-- BEGIN SELECTION --

Normalizing-Denormalized Tables

  • here is a script i wrote that helps normalise a single table into a number of tables. useful for normalising a database during the development phase.

    [/url]

  • here is a script i wrote that helps normalise a single table into a number of tables. useful for normalising a database during the development phase.

    [/url]

  • here is a script i wrote that helps normalise a single table into a number of tables. useful for normalising a database during the development phase.

    http://www.sqlservercentral.com/scripts/Normalisation/66370/

  • Well done,

    I had a similar challenge during data migration, my solution was by splitting character-delimited values with XQUERY and applying transformation across a whole table.

  • Ed Klein-385786 (11/12/2008)


    I'm just saying it would be nice. Do you have to go to that much effort to sum a numeric field? Why shouldn't accumulating text be as easy.

    It's far from impossible, but the main issue is that you can't quite predict results as you're used from working with numbers.

    Assume you'd be aggregating 3 records. The SUM would do 1 + 2 + 3 and the result would be 6. It doesn't really matter if internally it does 1 + 2 + 3 or 1 + 3 + 2 or 3 + 2 + 1 or etc...

    However, if you're accumulating text, then it does become relevant in what order the records get processed. A + B + C = ABC is a different result from A + C + B = ACB, or C + B + A = CBA etc...

-- END SELECTION --
-- BEGIN PROVIDED MATERIAL --

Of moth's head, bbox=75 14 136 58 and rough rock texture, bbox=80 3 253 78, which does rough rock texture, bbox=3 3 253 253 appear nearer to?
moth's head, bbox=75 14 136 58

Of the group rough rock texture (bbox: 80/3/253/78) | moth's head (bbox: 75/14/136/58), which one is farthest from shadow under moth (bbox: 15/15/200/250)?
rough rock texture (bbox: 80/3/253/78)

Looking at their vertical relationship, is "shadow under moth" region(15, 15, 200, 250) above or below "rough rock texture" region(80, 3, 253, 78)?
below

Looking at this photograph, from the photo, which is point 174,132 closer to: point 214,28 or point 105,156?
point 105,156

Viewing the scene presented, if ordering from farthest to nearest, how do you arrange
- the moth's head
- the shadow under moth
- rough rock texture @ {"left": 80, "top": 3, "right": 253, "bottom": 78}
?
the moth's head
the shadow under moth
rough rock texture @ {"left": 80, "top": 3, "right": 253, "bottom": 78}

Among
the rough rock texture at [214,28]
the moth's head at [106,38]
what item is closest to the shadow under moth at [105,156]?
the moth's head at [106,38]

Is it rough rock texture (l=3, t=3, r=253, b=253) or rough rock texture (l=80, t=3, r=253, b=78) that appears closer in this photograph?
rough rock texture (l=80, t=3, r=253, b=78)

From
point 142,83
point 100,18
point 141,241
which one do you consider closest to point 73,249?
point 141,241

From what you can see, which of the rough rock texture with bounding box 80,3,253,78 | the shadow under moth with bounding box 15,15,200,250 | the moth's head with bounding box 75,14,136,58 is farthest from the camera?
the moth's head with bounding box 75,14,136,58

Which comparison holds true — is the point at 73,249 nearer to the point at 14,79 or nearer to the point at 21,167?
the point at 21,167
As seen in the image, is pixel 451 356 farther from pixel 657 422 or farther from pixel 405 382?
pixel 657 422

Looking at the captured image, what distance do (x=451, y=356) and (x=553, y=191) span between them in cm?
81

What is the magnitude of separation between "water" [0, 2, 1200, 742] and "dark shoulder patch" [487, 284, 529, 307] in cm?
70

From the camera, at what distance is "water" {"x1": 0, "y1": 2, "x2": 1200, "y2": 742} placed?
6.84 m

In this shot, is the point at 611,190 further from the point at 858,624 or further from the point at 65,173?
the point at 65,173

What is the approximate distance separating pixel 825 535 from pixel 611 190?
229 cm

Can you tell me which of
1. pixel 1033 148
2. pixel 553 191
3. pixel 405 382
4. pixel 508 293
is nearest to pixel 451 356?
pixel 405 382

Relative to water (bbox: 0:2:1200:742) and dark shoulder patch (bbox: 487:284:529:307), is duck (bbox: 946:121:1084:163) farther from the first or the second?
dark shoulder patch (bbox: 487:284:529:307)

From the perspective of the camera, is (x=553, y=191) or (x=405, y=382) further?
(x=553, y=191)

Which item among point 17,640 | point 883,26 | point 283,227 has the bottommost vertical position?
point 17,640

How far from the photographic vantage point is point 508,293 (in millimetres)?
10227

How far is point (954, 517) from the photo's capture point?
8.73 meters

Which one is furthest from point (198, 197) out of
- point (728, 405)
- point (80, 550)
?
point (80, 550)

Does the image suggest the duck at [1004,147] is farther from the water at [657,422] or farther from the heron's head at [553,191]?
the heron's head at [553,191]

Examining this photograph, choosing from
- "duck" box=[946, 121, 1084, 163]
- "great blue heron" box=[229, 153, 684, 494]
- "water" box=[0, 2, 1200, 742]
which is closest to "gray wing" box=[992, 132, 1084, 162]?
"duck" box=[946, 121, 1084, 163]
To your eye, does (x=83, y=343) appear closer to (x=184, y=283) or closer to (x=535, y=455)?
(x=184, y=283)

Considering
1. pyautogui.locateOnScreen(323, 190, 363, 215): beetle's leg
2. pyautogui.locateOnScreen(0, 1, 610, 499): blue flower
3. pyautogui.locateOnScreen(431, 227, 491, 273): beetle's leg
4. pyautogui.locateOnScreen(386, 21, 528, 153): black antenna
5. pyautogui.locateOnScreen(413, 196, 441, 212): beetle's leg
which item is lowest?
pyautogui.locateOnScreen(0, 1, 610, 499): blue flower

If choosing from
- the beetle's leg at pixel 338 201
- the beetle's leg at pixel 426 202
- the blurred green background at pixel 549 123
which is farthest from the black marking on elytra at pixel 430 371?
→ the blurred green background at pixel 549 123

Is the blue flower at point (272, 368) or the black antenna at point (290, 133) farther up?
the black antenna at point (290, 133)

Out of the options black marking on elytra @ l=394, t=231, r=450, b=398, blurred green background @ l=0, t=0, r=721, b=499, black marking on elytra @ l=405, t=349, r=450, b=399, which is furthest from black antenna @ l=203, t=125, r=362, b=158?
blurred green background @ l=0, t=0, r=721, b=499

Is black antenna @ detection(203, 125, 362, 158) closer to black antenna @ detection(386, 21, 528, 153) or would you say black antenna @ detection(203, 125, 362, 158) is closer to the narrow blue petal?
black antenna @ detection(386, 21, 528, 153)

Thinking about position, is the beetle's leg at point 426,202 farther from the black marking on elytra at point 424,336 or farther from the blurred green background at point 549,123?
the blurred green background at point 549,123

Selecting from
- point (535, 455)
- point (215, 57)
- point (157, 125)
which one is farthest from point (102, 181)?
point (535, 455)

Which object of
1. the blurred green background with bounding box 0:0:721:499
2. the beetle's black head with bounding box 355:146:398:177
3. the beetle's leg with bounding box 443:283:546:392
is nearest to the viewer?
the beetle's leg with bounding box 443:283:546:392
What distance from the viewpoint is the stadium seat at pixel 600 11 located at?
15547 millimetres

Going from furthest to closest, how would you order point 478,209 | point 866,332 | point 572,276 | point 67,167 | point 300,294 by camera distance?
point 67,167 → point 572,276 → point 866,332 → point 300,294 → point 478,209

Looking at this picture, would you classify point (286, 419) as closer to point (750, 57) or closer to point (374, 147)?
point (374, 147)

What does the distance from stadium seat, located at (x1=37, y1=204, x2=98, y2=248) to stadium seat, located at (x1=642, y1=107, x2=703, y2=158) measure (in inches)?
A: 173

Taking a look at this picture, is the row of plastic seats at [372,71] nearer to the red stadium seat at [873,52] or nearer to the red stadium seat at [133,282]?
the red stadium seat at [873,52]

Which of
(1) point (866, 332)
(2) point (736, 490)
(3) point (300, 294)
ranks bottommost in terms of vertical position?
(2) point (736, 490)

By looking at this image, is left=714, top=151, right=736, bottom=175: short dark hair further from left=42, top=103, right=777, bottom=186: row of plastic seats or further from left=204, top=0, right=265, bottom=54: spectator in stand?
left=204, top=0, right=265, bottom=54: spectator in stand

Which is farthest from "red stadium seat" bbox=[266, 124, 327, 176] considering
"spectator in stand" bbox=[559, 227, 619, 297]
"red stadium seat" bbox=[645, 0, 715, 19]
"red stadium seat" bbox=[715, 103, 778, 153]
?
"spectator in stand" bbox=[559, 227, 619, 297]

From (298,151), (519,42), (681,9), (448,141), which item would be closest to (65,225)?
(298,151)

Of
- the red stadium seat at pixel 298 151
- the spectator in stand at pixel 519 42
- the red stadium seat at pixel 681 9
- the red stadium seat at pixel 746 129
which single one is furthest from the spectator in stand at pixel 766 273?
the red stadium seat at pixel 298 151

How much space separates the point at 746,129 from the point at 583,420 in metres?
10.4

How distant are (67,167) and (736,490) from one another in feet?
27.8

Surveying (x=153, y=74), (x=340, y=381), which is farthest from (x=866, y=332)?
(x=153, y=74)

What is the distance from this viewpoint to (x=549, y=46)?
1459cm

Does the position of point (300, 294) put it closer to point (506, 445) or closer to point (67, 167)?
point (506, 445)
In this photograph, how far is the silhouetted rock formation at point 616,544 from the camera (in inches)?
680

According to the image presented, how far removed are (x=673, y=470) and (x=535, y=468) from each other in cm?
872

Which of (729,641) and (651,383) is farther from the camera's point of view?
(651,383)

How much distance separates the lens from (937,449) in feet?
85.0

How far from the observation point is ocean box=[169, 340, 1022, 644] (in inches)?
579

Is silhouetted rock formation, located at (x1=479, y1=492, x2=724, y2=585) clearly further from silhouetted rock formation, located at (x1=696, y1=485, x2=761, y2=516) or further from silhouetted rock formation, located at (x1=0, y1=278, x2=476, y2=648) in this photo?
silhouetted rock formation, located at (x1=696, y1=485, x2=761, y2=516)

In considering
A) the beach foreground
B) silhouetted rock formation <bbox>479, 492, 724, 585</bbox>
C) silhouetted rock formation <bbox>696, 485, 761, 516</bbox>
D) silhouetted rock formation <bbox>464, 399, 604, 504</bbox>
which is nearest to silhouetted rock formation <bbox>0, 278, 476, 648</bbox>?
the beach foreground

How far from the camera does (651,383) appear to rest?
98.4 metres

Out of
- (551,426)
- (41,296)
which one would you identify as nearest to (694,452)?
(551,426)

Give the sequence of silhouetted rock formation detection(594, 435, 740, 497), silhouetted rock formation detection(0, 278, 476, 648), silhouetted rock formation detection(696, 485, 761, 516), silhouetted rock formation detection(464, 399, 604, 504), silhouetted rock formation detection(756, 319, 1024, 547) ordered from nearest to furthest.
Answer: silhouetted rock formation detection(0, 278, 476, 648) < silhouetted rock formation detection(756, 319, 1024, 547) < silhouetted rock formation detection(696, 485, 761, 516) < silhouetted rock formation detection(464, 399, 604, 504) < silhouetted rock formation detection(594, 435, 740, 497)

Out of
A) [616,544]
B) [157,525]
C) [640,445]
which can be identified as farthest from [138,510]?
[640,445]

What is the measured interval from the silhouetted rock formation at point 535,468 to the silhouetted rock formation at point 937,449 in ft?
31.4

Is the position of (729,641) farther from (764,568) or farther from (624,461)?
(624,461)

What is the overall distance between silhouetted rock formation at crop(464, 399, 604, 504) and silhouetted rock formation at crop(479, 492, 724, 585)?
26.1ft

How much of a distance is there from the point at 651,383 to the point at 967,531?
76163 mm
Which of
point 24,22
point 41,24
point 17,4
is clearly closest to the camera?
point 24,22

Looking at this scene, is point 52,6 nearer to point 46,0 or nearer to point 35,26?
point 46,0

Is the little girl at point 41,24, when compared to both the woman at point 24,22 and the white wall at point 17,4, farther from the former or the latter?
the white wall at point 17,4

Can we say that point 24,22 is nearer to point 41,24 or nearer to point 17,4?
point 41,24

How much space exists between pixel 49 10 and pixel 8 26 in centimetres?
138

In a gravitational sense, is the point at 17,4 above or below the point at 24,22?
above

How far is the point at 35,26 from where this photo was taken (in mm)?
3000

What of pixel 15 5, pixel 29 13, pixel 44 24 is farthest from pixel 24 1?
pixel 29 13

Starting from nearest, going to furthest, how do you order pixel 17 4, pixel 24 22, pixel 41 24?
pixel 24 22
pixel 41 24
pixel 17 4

-- END PROVIDED MATERIAL --

TASKS TO PERFORM>
1. In the forum thread on normalizing tables, what did the poster with a similar data migration challenge use to split character-delimited values?
2. From the forum thread on normalizing tables, return the passage from "I had a similar" up to and including "1 or etc...".

OUTPUTS FOR THE TASKS>
1. XQUERY

2.
I had a similar challenge during data migration, my solution was by splitting character-delimited values with XQUERY and applying transformation across a whole table.

  • Ed Klein-385786 (11/12/2008)


    I'm just saying it would be nice. Do you have to go to that much effort to sum a numeric field? Why shouldn't accumulating text be as easy.

    It's far from impossible, but the main issue is that you can't quite predict results as you're used from working with numbers.

    Assume you'd be aggregating 3 records. The SUM would do 1 + 2 + 3 and the result would be 6. It doesn't really matter if internally it does 1 + 2 + 3 or 1 + 3 + 2 or 3 + 2 + 1 or etc...